_記事_
----

A:生物地理学的な種の分布域を決める主要因はいわゆる適水温などであろう。
B:黒潮の内側に分布する沿岸性種の分布域は黒潮の位置によって規定され、その分布密度は流軸の離接岸の程度によって、濃縮あるいは拡散されるであろう。したがってこれが相模湾内への加入量を決める要因として大であろう。
C:加入群の局地的な分布を決定する主要因はその地先の通常の海洋条件よりも、むしろ群自体に内在する今のところ解明されていない種毎の属性によるものであろう。」
以上の知見をもとに、2011年度のブリ・ワラサ漁獲尾数をみてみますと、岩定置網は10351尾。2011年4月25日(前日時化)2007尾、4月26日(前日時化)1139尾、2012年3月26日1690尾、3月30日に2684尾。4日で7520尾、73%を漁獲し時間的群集構造が集中型であることが確認できます。また米神定置網は1480尾で、空間的群集構造は岩定置網に局地的に分布していることも確認できます。
参考までに、岩定置網で2684尾を水揚げした3月30日までの3日間の海況図を以下に示します。水温は15℃のブリの好適水温でした。

----

バウンディングボックス付きデータセットの抜粋

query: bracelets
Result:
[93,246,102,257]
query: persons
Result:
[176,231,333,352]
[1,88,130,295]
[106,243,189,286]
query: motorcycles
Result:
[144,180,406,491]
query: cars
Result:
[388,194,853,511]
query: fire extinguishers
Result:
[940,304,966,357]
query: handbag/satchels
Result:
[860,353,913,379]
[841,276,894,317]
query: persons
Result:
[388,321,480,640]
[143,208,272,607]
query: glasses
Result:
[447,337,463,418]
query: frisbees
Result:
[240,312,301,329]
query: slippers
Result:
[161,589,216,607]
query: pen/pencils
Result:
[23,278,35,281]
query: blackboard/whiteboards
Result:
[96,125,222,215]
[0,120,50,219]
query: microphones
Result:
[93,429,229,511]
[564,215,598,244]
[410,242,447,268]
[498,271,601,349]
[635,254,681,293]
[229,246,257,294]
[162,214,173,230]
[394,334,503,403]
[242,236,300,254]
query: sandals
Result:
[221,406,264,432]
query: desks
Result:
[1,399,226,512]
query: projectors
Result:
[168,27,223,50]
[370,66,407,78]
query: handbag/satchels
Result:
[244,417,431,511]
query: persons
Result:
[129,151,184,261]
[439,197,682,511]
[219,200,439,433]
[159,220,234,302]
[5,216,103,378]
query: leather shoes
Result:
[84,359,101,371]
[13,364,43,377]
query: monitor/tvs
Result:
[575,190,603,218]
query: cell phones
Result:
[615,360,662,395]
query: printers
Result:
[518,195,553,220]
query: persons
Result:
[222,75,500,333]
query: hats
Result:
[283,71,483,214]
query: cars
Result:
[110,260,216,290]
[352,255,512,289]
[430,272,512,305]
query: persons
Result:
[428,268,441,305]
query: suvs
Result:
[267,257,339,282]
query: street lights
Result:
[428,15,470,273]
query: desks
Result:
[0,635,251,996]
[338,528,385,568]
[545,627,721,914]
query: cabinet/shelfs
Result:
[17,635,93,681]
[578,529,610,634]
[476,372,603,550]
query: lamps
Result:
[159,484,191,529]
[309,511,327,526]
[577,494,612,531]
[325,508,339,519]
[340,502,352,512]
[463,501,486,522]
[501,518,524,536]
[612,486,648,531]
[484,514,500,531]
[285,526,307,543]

----

_課題_
[1] レコードの先頭から「[940,304,966,357]」を含む行まで、その行も含めてすべてを一字一句たがえずに書き写すこと。
[2] ブリ・ワラサの漁獲と海況についての記事を、最後の文の後から書き継ぐこと。

_課題への回答_
[1]
query: bracelets
Result:
[93,246,102,257]
query: persons
Result:
[176,231,333,352]
[1,88,130,295]
[106,243,189,286]
query: motorcycles
Result:
[144,180,406,491]
query: cars
Result:
[388,194,853,511]
query: fire extinguishers
Result:
[940,304,966,357]

[2]
同様に、三重県の熊野灘沿岸域における魚類の空間分布を見てみることにします。

熊野灘沿岸域における魚類の空間分布の特徴について 浜口勝則 水産海洋研究 第53巻 第2号 ,1989
http://www.jsfo.jp/contents/pdf/43-1665.pdf
Fig.1.は三重県の熊野灘沿岸域におけるある魚種の各漁場の漁獲量を示しています。図中の円の半径は各漁場への配分率の大きさと一致し、ある魚種についての平均的な各漁場への配分率は、まず各年度毎の漁獲量を1として配分率を算出し、得られた値を16年間について平均したものです。
「あじ科魚種が全般に南偏傾向を示す中で、ぶり類のみが北偏する傾向を示している。ヒラマサ、カンパチの漁況と物理環境要因との関連性に関する知見はみられないが、ブリについては栗田(1960)等により、魚群出現時の水温と塩素量の値からこの魚種が高水温高塩分水を好まないことが知られている。更に外洋系水の波及しやすい海域に位置する第15、16漁場での漁獲割合が特異的に低いこととも合わせて推察すると、ブリはその生理学的特性から、低塩分の伊勢湾系水が岸沿いに波及し(杉本ほか,1985)、外洋系水との混合水域が形成されやすい志摩半島から尾鷲湾に至る海域を好適生息域としているものと考えられた。ただし、第3漁場と第8漁場での配分率がその周辺漁場と比較して高いため、海況以外の要因についても検討していく必要があろう。」としています。

図Aに、相模湾奥西部における期間毎の定置網のブリ配分率・平均年間漁獲尾数・年平均気温偏差の平均をまとめました。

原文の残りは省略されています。